LA noche era oscura. Una niebla alta que procedía del mar impregnaba la atmósfera de gran humedad.
Bertha Cool y yo, arrodillados sobre la hierba húmeda nos arrastrábamos a lo largo de la cerca, registrando con los dedos cada pulgada de terreno.
—¿Por qué le dijiste a Betty Endicott que se quedara dentro? —me preguntó Bertha.
—Una razón es que no podemos fiarnos de ella —le contesté—, y la otra es que, en caso de que alguien viniera, podría avisarnos.
—Me he estropeado un vestido, un par de medias y me he roto dos uñas —se quejó Bertha.
—Eso no es nada —le dije—. A lo mejor hasta estropeas tu carrera profesional.
—¿Por qué demonios estamos haciendo esto?
—Es un servicio que prestamos a nuestros clientes.
—Jamás hice nada semejante antes de que tú llegaras —subrayó Bertha—. Cuando te asociaste conmigo, empezamos a meternos en todos estos malditos líos.
—Pero antes no ganabas dinero —le recordé—. Cállate y trabaja. No te limites a tocar y registrar solamente la superficie. Mete bien los dedos en la tierra. Lo que buscamos ha pasado años aquí y estará bastante cubierto.
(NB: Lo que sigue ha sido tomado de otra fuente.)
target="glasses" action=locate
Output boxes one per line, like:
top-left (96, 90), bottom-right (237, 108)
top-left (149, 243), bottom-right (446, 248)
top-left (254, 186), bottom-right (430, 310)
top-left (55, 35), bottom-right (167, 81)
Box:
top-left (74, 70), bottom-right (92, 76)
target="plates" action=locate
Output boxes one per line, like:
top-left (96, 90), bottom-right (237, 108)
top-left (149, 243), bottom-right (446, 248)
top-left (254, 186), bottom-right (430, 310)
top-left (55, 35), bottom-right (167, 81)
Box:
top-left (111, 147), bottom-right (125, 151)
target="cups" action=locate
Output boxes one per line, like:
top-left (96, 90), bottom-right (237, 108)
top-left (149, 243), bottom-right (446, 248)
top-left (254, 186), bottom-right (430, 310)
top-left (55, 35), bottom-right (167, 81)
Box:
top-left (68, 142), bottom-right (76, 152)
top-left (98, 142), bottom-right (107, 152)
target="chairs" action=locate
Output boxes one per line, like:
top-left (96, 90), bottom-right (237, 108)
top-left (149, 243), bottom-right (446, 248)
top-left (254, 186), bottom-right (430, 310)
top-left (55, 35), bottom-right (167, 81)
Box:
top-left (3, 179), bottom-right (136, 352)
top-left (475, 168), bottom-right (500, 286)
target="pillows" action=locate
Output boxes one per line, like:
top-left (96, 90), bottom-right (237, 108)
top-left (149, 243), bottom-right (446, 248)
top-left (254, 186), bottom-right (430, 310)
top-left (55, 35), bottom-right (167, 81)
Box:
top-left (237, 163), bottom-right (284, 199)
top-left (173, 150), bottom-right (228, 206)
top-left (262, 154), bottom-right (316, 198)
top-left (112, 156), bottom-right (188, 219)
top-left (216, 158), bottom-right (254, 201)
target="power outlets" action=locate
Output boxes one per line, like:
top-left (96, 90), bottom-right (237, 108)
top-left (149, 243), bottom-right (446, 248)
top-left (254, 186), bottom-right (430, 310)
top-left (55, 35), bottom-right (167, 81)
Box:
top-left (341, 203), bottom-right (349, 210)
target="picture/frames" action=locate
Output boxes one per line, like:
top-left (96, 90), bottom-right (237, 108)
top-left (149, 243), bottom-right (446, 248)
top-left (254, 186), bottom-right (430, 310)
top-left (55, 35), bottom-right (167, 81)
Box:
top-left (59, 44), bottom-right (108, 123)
—¿Y cómo es que nadie lo ha encontrado aún? —preguntó.
—Porque nadie lo ha buscado. El jardinero riega la cerca. La recorta de vez en cuando, y está tan espesa que impide que la hierba mala crezca bajo ella, y nunca la ha cavado para hacer un buen trabajo. Recorta simplemente el césped que la rodea y echa tierra en el centro. Probablemente hace años que él mismo ha cubierto lo que buscamos.
Bertha dejó escapar un rosario de palabras gruesas.
—¿Qué te pasa?
—Que me he roto el vestido y me he arañado la cara, Donald, ¿por qué diablos no podemos usar linterna para este trabajo?
—No podemos dejar que nadie sepa lo que estamos haciendo. Es posible que la policía tenga vigilada la casa. Hale vive al lado.
Bertha gruñó, gimió y suspiró, moviendo su voluminosa humanidad de un lado al otro en aquella postura de cuadrúpedo que había adoptado. Me maldijo de todas las formas habidas y por haber, y, de pronto, mis dedos tropezaron con algo.
—¡Espera un momento, Bertha! —exclamé—. Yo creo que es… es una piedra o… ¡Ya está, es el revólver!
—Bueno, gracias a Dios —murmuró Bertha—. ¡Ya era hora!
Se puso en pie con considerable esfuerzo, y continuó:
—No sé cómo diablos voy a entrar en mi casa. Si el portero me pone la vista encima va a creer que he estado robando gallinas.
—Pues dile que te está menospreciando —le aseguré—. Dile que has estado cometiendo un delito. El robo de gallinas es una fechoría de menor cuantía.
—Bueno —dijo Bertha—, vamos a contárselo a Elizabeth Endicott, y supongo que debiéramos telefonear a Barney Quinn.
—No —le repliqué.
—¿No qué?
—A Elizabeth Endicott le diremos que registramos toda la maldita cerca y no encontramos nada, y a Barney Quinn le contaremos la misma historia.
—Algunas veces —exclamó Bertha apasionadamente—, desearía no haberte visto nunca.